Eu sou meu próprio lar

Carlaprates
Clube da Escrita Afetuosa
3 min readApr 26, 2022

- Puta que pariu! Você não se valoriza. Seu pai só prioriza seus irmãos. Que conversa é essa? Ah, seus ex(s) foram muito melhores! Você não sabe dar valor ao que tem. Sou muito melhor que eles! Não, não posso ir na reunião da escola. Não, não posso! Que saco. Você me exige demais.

Durante muitos anos, a bem dizer quase 20 anos, meu lar foi um inferno. Mas não foi sempre assim.

Acabei me esquecendo do lar família, do lar aconchego, do lar em que chegava tarde, após a faculdade ou o trabalho, e tinha alguém com olhar preocupado e interessado:

- O dia foi difícil e cheio hoje. Agora é hora de descansar os neurônios!

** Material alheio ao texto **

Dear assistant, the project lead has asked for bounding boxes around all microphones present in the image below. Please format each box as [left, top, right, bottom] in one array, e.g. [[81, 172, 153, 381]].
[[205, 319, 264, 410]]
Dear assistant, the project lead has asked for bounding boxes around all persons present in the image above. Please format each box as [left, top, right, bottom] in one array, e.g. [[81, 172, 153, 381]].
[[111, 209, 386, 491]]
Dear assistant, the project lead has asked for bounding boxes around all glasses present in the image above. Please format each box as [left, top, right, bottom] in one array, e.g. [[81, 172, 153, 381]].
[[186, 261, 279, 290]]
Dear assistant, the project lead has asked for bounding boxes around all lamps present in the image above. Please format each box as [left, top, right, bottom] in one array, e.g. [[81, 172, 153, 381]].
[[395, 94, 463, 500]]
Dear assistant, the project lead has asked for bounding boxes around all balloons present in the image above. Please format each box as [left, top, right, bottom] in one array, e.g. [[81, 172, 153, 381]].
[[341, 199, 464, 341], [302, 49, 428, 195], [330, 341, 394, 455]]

Do lar que tinha cheiro de feijão temperado na hora do almoço. Café coado na hora de manhã. Pãozinho na chapa com manteiga no café da tarde.

Sim, tinha café da tarde. Em um certo momento do dia, com bolo saído do forno, pão francês e manteiga. Aroma de chá pela casa e também fubá, cenoura, chocolate… Que tinha olho no olho, conversas jogadas fora. Tinha leveza!

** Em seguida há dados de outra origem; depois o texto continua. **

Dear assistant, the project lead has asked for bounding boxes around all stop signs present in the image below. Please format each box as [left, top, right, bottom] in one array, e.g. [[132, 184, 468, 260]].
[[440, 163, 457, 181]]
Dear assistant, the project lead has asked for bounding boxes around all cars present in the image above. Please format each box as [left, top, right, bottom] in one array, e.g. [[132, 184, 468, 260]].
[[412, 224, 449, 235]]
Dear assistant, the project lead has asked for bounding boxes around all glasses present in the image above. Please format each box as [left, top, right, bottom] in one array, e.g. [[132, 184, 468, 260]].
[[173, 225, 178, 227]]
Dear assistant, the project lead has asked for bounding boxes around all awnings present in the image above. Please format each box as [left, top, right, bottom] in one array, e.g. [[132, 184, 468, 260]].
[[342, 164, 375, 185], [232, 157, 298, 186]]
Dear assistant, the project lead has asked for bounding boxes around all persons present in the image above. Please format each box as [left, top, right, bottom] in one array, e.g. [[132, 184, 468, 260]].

Era cômodo encontrar a casa bem arrumada, a comida pronta, a cama feita. Talvez por isso na vida adulta encontrei tanta dificuldade. Meus pais não sabiam ensinar e conduzir para a autonomia. Eram experts na superproteção e no excesso de cuidados.

Será que por isso procurei tantos relacionamentos torpes? Para conseguir retribuir tanto amor em meio ao caos e ao desamor? Ou será que escolhi não ter ajuda e nem cuidado para, sozinha, me fazer valer?

Não sei a resposta.

Com o tempo, viver no inferno foi me conduzindo a um desencontro de mim mesma. Com o tempo, não sabia mais quem eu era. Com o tempo, não tinha mais lar.

Nem sempre.

Mesmo no inferno, acordar no meio da noite com o choro da Livia. Ser contemplada com a pele delicada e fresca. Com as mãozinhas se movendo, o sorriso e o suspiro aliviado quando a pegava no colo.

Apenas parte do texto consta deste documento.